Concernant d’abord les sociétés non financières, " la quasi-totalité ont publié, au sein de leur DPEF, les trois ratios d’éligibilité (chiffre d’affaires, CapEx (dépenses d’investissement éligibles) et OpEx (ration de dépenses d’exploitation éligibles)) requis par la taxonomie", constate le régulateur. Les sociétés n’ayant produit aucune information dans leur DPEF publiée en 2022 et ayant fait l’objet d’un rappel de la part l’AMF ne représentent en effet qu’un peu moins de 5 % du panel. Des efforts d’autant plus appréciés par l’AMF qui note "les difficultés qu’ont parfois éprouvées les parties prenantes à appréhender cette nouvelle réglementation, qui, bien que détaillée, reste imprécise sur un certain nombre d’aspects ", précise-t-elle.

 

Au-delà des exigences

 

S’agissant ensuite des sociétés financières, elles aussi ont dû jouer la transparence dans un contexte peu évident. "Ce premier exercice correspond également (pour elles) au premier reporting des contreparties, les banques étant tenues d’utiliser l’information la plus récente publiée ", souligne l’AMF. Par ailleurs, les établissements de crédit n’ont pas vraiment pu bénéficier d’aide dans la rédaction de leur rapport, "la publication de guides et de foires aux questions ont parfois été trop tardives au regard du calendrier de publication du reporting des banques ", ajoute le régulateur français. Néanmoins, ces diverses contraintes ne les ont pas empêchées de se plier aux règles. Les quatre banques du panel ont ainsi publié les sept indicateurs requis, à savoir expositions éligibles et non éligibles, expositions aux souverains et Banques centrales, dérivés, prêts interbancaires à vue…

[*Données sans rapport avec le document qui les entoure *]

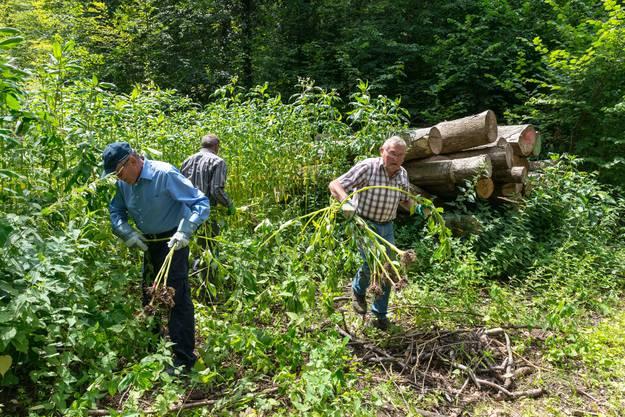 Mitglieder vom Naturschutzverein und von «rund um sulz» reissen im Gebiet Sulger die invasiven Neophyten aus. (Foto Edwin Rüede)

À noter que l’Autorité des marchés financiers a relevé que si la grande majorité de ces établissements ont accompagné leurs indicateurs d’informations contextuelles, celles-ci restent, pour le moment, dans l’ensemble hétérogènes. "Certaines entreprises ont pu fournir des informations plus détaillées, allant souvent au-delà de ce qui était requis par la réglementation, par exemple, sur les activités éligibles et non éligibles, les modalités de calcul, leur démarche d’analyse…", observe l’AMF. Certaines (39 %) ont même fait le choix de publier, en complément des indicateurs réglementaires, d’autres indicateurs que ceux prévus par la taxonomie pour refléter dans leur communication leurs propres analyses.

 

Objectifs en vue

 

Enfin, coté contenu, l’AMF a souligné que l’intégralité des entreprises examinées avaient annoncé au marché des engagements climatiques alors que près de la moitié s’étaient engagées vers une neutralité carbone à horizon 2050. "Cependant, la traduction opérationnelle et financière de ces engagements dans les états financiers n’est pas toujours claire et détaillée. De même, les hypothèses utilisées par les sociétés dans leurs analyses sont encore rarement communiquées ", constate le régulateur. Des informations que les entreprises ont encore le temps de fournir, le reporting d'analyse alignement n’entrant en vigueur que l’année prochaine. L'AMF appelle donc les sociétés à "poursuivre les efforts importants nécessaires (...) et pour se préparer aux nouvelles réglementations".